SHORT EXERCISE
Carry the piece on LinkedIn profiles forward from its final sentence.

SELECTION

* * *

Q: Isn’t my LinkedIn Profile just my resume?
Many individuals do have their LinkedIn profiles that are ‘just like their resumes’.
But, those individuals are missing the real opportunity:
Your Professional LinkedIn Profile should be ‘positioning and selling’ your background, your accomplishments, your connections, and your industry expertise in ways that no resume can because of a resume’s inherent limitations.
As I teach in my Self-Recruiter® Resume Renovation video on my Self-Recruiter® YouTube channel, in order for Your Resume to be effective for you, it should be a Simple Sales Sheet that creates desire to hire, and that must be in a single page format to increase its effectiveness among the thousands of resumes competing for attention.
Your Professional LinkedIn Profile is a multi-dimensional Sales Presentation all about You - or at least it should be!
Not just a resume.
In the modern world, perception is reality. Ready to improve that reality with a LinkedIn Professional Profile Renovation in just 10 easy steps?

* * *

DATA LINES
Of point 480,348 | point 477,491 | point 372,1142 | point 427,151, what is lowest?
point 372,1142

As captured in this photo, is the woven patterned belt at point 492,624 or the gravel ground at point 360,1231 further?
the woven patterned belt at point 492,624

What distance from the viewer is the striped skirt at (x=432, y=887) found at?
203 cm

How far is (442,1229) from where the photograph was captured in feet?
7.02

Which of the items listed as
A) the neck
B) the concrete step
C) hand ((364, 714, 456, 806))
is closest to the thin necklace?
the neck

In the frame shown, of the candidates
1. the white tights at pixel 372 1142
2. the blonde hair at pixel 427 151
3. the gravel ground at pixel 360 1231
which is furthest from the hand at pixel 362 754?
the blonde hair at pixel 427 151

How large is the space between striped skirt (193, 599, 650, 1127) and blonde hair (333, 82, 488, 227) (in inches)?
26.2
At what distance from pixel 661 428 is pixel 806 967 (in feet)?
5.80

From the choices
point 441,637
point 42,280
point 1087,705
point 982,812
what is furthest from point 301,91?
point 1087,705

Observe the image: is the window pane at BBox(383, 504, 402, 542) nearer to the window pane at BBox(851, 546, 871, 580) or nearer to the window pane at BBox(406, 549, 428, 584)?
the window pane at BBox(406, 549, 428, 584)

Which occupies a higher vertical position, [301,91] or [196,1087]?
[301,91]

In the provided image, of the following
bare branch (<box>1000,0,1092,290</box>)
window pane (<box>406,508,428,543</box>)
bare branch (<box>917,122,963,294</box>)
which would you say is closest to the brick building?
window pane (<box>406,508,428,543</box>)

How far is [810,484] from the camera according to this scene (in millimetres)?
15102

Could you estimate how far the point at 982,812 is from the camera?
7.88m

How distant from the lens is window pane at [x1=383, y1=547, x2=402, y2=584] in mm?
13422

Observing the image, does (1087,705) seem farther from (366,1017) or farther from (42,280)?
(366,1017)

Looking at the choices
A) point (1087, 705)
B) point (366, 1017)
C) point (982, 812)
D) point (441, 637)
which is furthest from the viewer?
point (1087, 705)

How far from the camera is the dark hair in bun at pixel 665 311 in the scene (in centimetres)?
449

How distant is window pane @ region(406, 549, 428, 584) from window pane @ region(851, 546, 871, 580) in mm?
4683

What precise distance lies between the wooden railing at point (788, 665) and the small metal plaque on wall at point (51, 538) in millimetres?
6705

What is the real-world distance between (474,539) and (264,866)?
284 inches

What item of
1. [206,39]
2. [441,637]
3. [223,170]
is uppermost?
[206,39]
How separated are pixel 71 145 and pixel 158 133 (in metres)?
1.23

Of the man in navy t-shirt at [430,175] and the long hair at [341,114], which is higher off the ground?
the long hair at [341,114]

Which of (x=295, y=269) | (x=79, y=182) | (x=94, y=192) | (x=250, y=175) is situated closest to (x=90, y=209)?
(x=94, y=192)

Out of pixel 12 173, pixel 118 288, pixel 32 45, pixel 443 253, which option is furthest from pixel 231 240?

* * *

ANSWER TO THE EXERCISE
Your Professional LinkedIn Profile can include:
1. Your Brand. That’s your Name, Your Headline, and Your Professional Picture. Most poorly developed profiles happen because individuals just ‘answer the automated questions’ during their LinkedIn sign-up process. That produces a profile that looks like a basic, but typically ineffective resume. Each area where you can input text and information about yourself within LinkedIn is another area to better sell yourself. Rather than just answering ‘the questions’, take back control for yourself and use each one of these spaces as opportunities to shine the light and build your credibility.
Your ‘Current Status’ is part of your brand too. Think of this prime space below your headline as your Personal Promotional Marketing message. What will you say about ‘You’?
It’s a great chance to spotlight your current projects and agenda. When I work closely in my Career Coaching & Mentoring service with professionals that are not currently looking for a new job, it’s almost always on their challenge with internal and industry marketing efforts ‘of themselves’. Those that actively manage their careers know that you must continually be ‘taking credit’, and marketing that credibility that you are building, to others. That’s one of the best ways to be seen as a leader, an expert, and the right choice for that next-level position that suddenly opens up.
2. All or part of your Resume(s). You may have more than one specialty. If your career has focused in-depth on two or more areas, it’s critically important when going after a job to send a resume that speaks directly to the opportunity that you are pursuing. But, how do you resolve having different versions of your resume with what your LinkedIn Profile says about You?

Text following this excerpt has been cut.